YOUR TASK:
From the data below, return the exact lines starting at the line containing "site 4310, 2013-06-23 07:47:14.000." and ending at the line containing "[volunteer wildlife ID]", both included, and nothing else.

Items from a dataset:

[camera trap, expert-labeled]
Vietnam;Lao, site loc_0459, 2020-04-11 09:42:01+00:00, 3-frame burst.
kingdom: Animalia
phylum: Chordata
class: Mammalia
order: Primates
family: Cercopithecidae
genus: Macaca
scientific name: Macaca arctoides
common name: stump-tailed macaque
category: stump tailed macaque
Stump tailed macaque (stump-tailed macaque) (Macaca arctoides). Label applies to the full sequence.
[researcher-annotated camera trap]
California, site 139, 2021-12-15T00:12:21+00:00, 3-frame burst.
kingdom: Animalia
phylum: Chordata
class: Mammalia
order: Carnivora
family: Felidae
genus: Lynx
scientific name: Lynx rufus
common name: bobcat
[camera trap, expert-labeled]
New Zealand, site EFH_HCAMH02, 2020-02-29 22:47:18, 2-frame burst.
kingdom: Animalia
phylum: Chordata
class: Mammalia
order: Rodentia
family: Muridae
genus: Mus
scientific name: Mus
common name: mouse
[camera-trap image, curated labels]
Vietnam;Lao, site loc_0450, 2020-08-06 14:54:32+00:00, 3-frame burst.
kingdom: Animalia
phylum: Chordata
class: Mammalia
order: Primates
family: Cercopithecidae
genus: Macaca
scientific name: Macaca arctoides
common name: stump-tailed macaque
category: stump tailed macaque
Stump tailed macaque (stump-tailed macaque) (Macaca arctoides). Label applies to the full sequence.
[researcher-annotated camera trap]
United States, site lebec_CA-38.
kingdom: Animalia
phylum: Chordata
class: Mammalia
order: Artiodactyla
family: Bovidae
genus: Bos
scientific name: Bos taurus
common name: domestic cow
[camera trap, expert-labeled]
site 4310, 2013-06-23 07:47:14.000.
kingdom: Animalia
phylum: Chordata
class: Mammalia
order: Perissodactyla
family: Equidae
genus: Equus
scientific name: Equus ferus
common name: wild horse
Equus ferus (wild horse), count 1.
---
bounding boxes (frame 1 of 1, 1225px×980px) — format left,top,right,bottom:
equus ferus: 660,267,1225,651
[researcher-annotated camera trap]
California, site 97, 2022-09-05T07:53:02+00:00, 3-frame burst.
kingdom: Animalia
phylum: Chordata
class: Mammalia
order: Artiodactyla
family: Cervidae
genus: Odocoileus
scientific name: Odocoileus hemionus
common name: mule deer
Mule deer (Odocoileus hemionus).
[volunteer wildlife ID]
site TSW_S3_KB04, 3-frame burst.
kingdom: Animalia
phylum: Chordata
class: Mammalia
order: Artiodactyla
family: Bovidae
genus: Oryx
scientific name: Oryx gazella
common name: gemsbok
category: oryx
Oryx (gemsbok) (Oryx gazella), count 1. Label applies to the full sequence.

THE COMPLETED TASK:
site 4310, 2013-06-23 07:47:14.000.
kingdom: Animalia
phylum: Chordata
class: Mammalia
order: Perissodactyla
family: Equidae
genus: Equus
scientific name: Equus ferus
common name: wild horse
Equus ferus (wild horse), count 1.
---
bounding boxes (frame 1 of 1, 1225px×980px) — format left,top,right,bottom:
equus ferus: 660,267,1225,651
[researcher-annotated camera trap]
California, site 97, 2022-09-05T07:53:02+00:00, 3-frame burst.
kingdom: Animalia
phylum: Chordata
class: Mammalia
order: Artiodactyla
family: Cervidae
genus: Odocoileus
scientific name: Odocoileus hemionus
common name: mule deer
Mule deer (Odocoileus hemionus).
[volunteer wildlife ID]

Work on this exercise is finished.